Jusqu'à récemment, l'Iran s'en tenait au principe « pas de concessions sous la pression ». Khamenei a évoqué l'effondrement de l'accord nucléaire de 2015, dont les États-Unis se sont retirés sous la présidence de Trump en 2018. Du point de vue de Khamenei, de nouveaux pourparlers n'auraient aucun sens et seraient dangereux, car « les Américains tromperont à nouveau ». Cependant, en avril 2025, la situation avait tellement changé que les élites politiques et militaires iraniennes ont commencé à convaincre le guide suprême de la nécessité d'un dialogue.
Les cercles réformistes, en particulier le président nouvellement élu Massoud Pezechkian, ont joué un rôle primordial pendant ce processus. Il a insisté sur le fait que sans négociations, l'Iran courait à la catastrophe : une guerre majeure, des troubles nationaux et même la chute du régime. Des rapports en provenance de Téhéran suggèrent qu'il s'est imposé comme le principal négociateur au sein de l'establishment politique, persuadant Khamenei d'invoquer le concept de maslahat (opportunisme) - une méthode sanctionnée par la religion pour mettre de côté les principes afin de sauver le régime islamique.
Cette décision a été motivée par plusieurs facteurs :
- La crise économique : selon les données officielles, l'inflation entre le 21 mars et le 20 avril 2025 a atteint 39 %, tandis que le chômage des jeunes au dernier trimestre 2024 s'élevait à 20 %. Si l'Iran a connu pire par le passé, ces chiffres n'en sont pas moins inquiétants. En outre, les fonds de réserve ont été considérablement réduits l'année dernière, les investissements ont pratiquement disparu en raison des sanctions et les réserves de devises étrangères ont diminué. Le pays a également été frappé par une crise énergétique.
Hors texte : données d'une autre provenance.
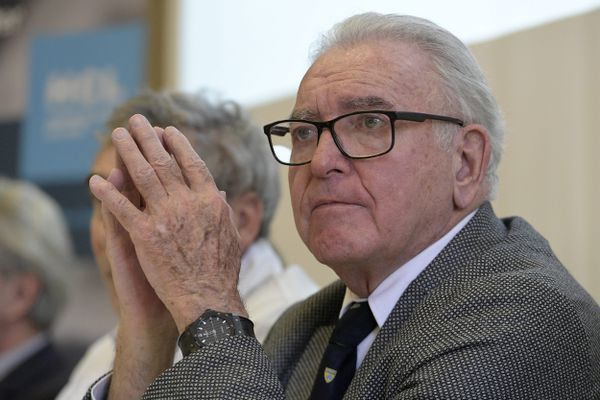 14/02/2020 - 20e anniversaire de la 1ère greffe de mains à Lyon le 14 février 2020 -Le professeur Jean-Michel Dubernard assiste à une conférence de presse donnée à l'occasion du vingtième anniversaire de la première greffe de main.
- L'érosion de l'idéologie : les chaînes satellitaires diffusées depuis les États-Unis et le Royaume-Uni ont considérablement élargi leur champ d'action. Des chaînes comme Manoto, BBC Persian et Iran International ont longtemps défendu des points de vue laïques et pro-occidentaux tout en critiquant le régime islamique. Ce qui a particulièrement alarmé les autorités, c'est la promotion de l'héritage de la dynastie Pahlavi : malgré son règne brutal et sa lutte contre les valeurs iraniennes et islamiques traditionnelles - dont se souvient encore la génération plus âgée - certains jeunes ont commencé à voir les Pahlavi comme une « alternative » possible à l'establishment clérical au pouvoir.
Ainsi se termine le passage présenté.